Mardi soir, le texte instaurant de nouvelles sanctions contre la Russie a été adopté par 419 voix contre trois à la chambre basse du Parlement américain. Cette loi, qui doit être encore ratifiée par le Sénat et promulguée par le Président, a fait l'effet d'une bombe auprès des chancelleries européennes. Si l'établissement de sanctions contre la Russie ne date pas de cette année, les intérêts économiques d'un certain nombre de pays membres de l'Union européenne sont cette fois-ci directement visés, en particulier, les entreprises européennes de l'énergie associées à la construction du gazoduc Nord Stream 2.
Rappelons-le, l'Union européenne est la première puissance économique mondiale, mais elle reste une naine politique. En cela, il sera extrêmement compliqué de surmonter l'obstacle de l'unanimité, condition sine qua non à toute grande décision au sein de l'UE. Renaud Bouchard, juriste et économiste à l'EHESS, ne croit ainsi absolument pas à la mise en place de mesures de blocage et aux mesures de rétorsion. Il cite ainsi une mesure inscrite dans le rapport des deux députés français Karine Berger et Pierre Lellouche à ce sujet:
«La seule chose qui pourrait entrer en considération, ça serait […] de répondre aux États-Unis avec leurs armes en faisant en sorte qu'ils ne soient pas les seuls à mordre, faire en sorte que l'Union européenne qui est une superpuissance économique, devrait aussi utiliser le système d'extraterritorialité.»

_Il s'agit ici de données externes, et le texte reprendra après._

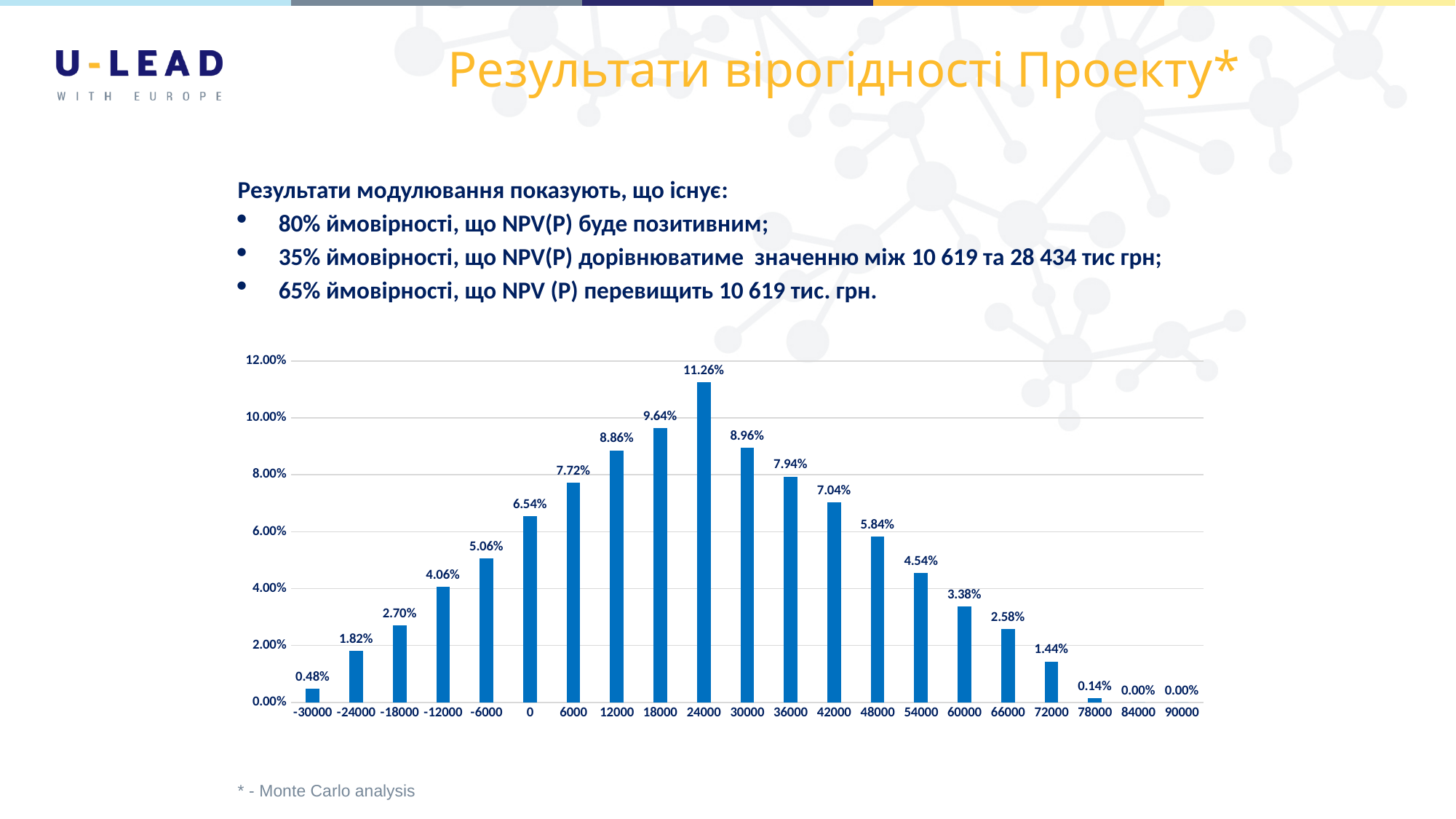
What is the value for the 24000 category? 11.26% What is the difference between the values for 30000 and 36000? 1.02% What is the title of the slide containing the chart? Результати вірогідності Проекту* Which is larger, the value for 0 or the value for 42000? 42000 What is the value for the 60000 category? 3.38% Which category has the highest value? 24000 What is the value for the -12000 category? 4.06% What is the difference between the values for 24000 and 18000? 1.62% How many categories are shown on the x axis? 21 Is the value for 54000 greater or less than 4.00%? greater What kind of chart is shown on the slide? bar chart Do the values rise or fall from -30000 to 24000 along the x axis? rise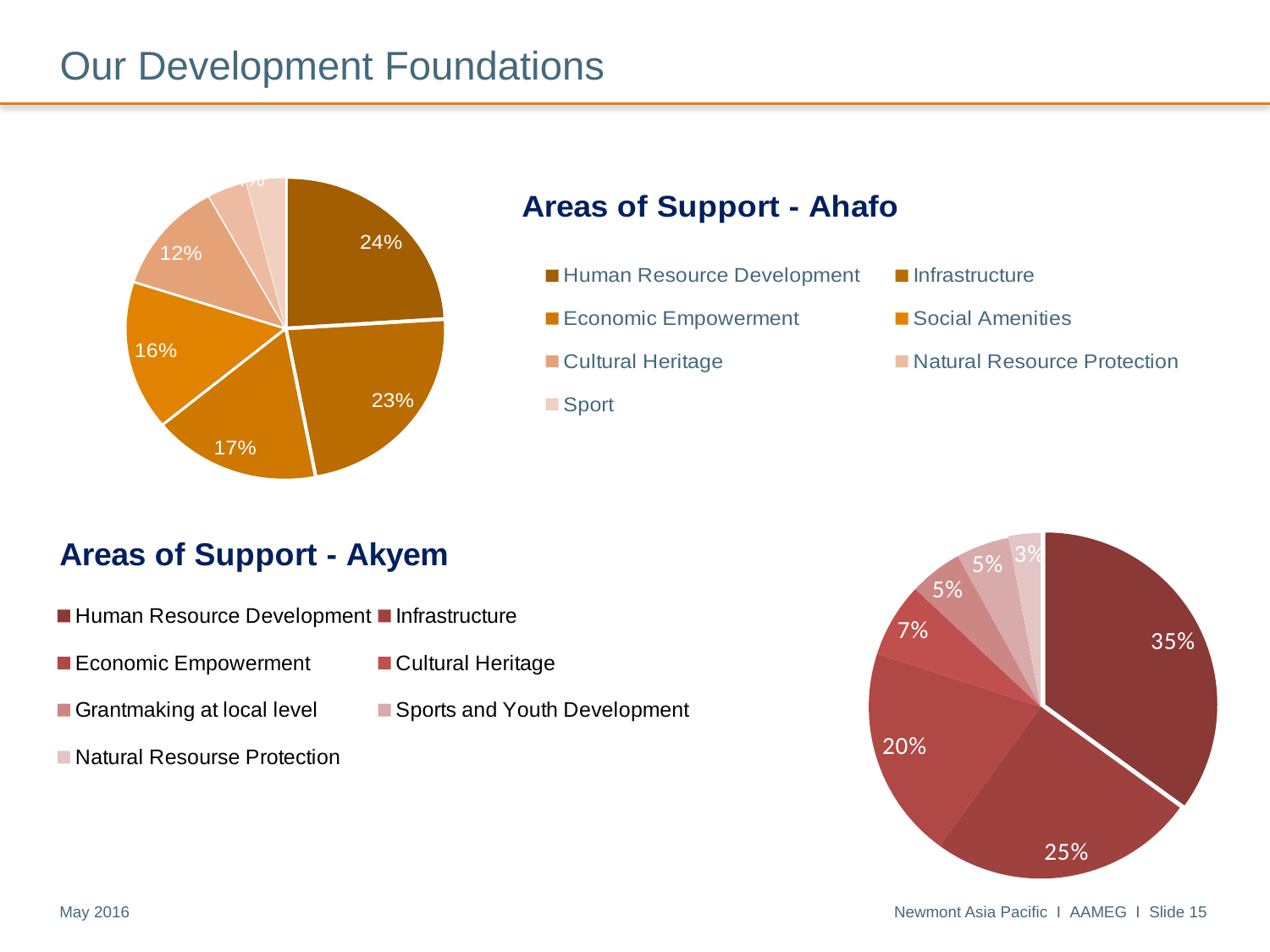
What kind of chart is the Areas of Support - Ahafo chart? Pie chart In the Areas of Support - Akyem chart, which is larger: the Infrastructure share or the Cultural Heritage share? Infrastructure In the Areas of Support - Akyem chart, which category has the smallest share? Natural Resourse Protection In the Areas of Support - Akyem chart, what share does Human Resource Development have? 35% How many categories does the legend of the Areas of Support - Ahafo chart list? 7 In the Areas of Support - Ahafo chart, what is the difference between the Infrastructure share and the Social Amenities share? 7% In the Areas of Support - Akyem chart, what is the difference between the Human Resource Development share and the Infrastructure share? 10% In the Areas of Support - Ahafo chart, which category has the largest share? Human Resource Development How many categories does the legend of the Areas of Support - Akyem chart list? 7 In the Areas of Support - Ahafo chart, what share does Cultural Heritage have? 12% In the Areas of Support - Akyem chart, what share does Economic Empowerment have? 20% In the Areas of Support - Ahafo chart, what share does Human Resource Development have? 24%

L'Europe restera-t-elle alors impuissante? Renaud Bouchard n'est pas catégorique sur ce point. Face à la Pologne, adversaire affichée du Nord Stream 2, principal enjeu de ce projet de loi américain, l'économiste explique que
«L'Allemagne actuellement a de très gros intérêts, avec justement le gazoduc Nord Stream 2, et je ne pense pas en réalité que les Allemands puissent se laisser faire ainsi. En fait, ils peuvent involontairement rendre service à l'Europe en protégeant leurs propres intérêts. Et en protégeant par exemple toutes les sociétés européennes qui sont directement impliquées dans la mise en place de ce gazoduc.»
Le Droit semble être devenu le nouveau levier de puissance pour la politique étrangère américaine. Après le «regime change», la culture, place maintenant au Droit américain. Renaud Bouchard conclut ainsi que
«C'est la loi du plus fort tout simplement.»